**WORK INSTRUCTIONS**
Return, with both end lines included, exactly what the data below holds from the line with "Xavier A British" through the line with "Will Charles ever", though not the pictures.

**AVAILABLE DATA**
===

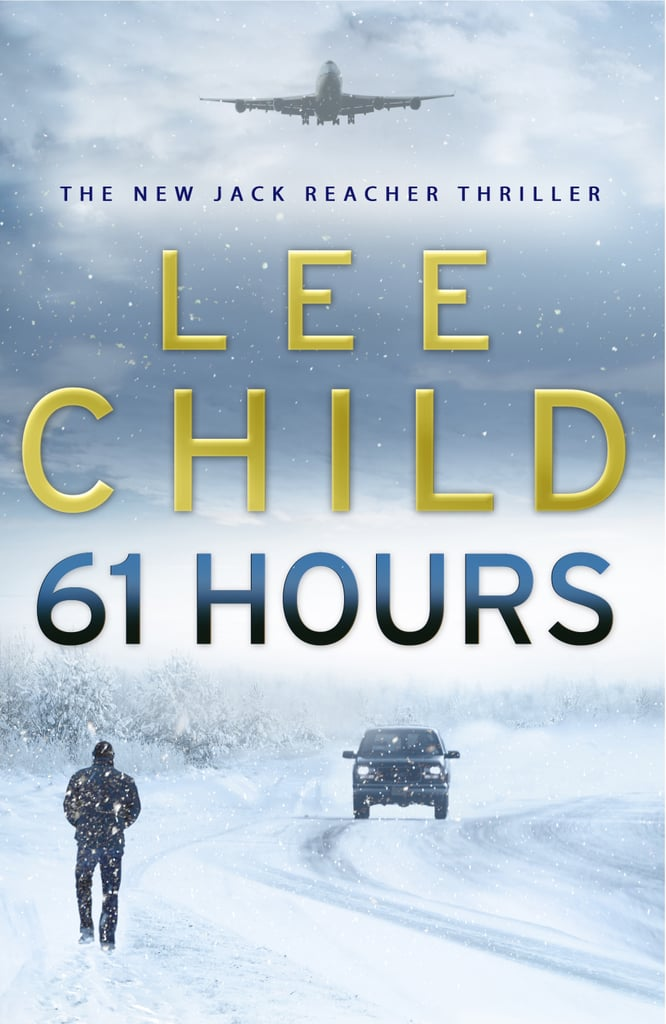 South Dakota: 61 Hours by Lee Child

===

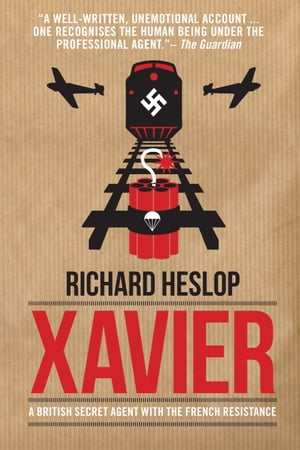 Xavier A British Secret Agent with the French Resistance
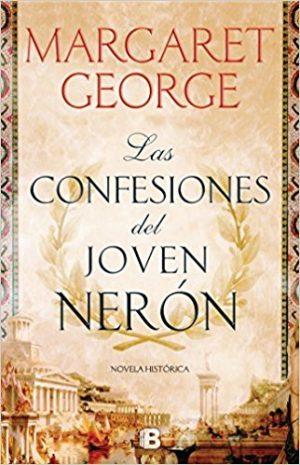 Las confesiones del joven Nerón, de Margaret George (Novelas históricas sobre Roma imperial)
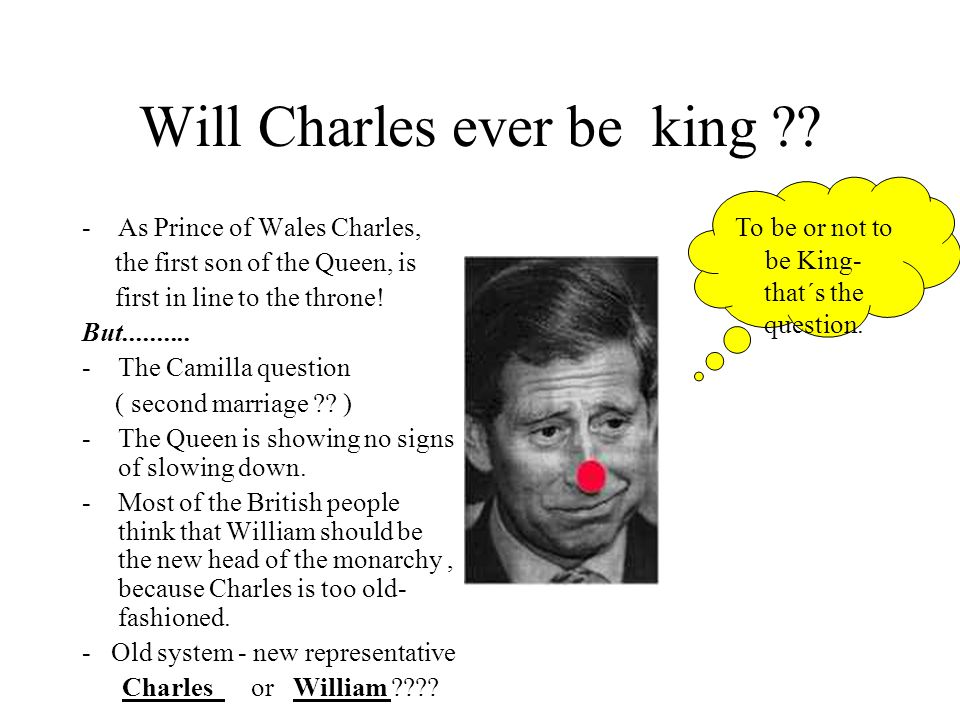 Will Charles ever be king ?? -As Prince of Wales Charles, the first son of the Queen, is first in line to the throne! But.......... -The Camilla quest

===

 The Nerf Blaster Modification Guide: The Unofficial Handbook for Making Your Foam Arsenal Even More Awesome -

===

**FINISHED TASK**
 Xavier A British Secret Agent with the French Resistance
 Las confesiones del joven Nerón, de Margaret George (Novelas históricas sobre Roma imperial)
 Will Charles ever be king ?? -As Prince of Wales Charles, the first son of the Queen, is first in line to the throne! But.......... -The Camilla quest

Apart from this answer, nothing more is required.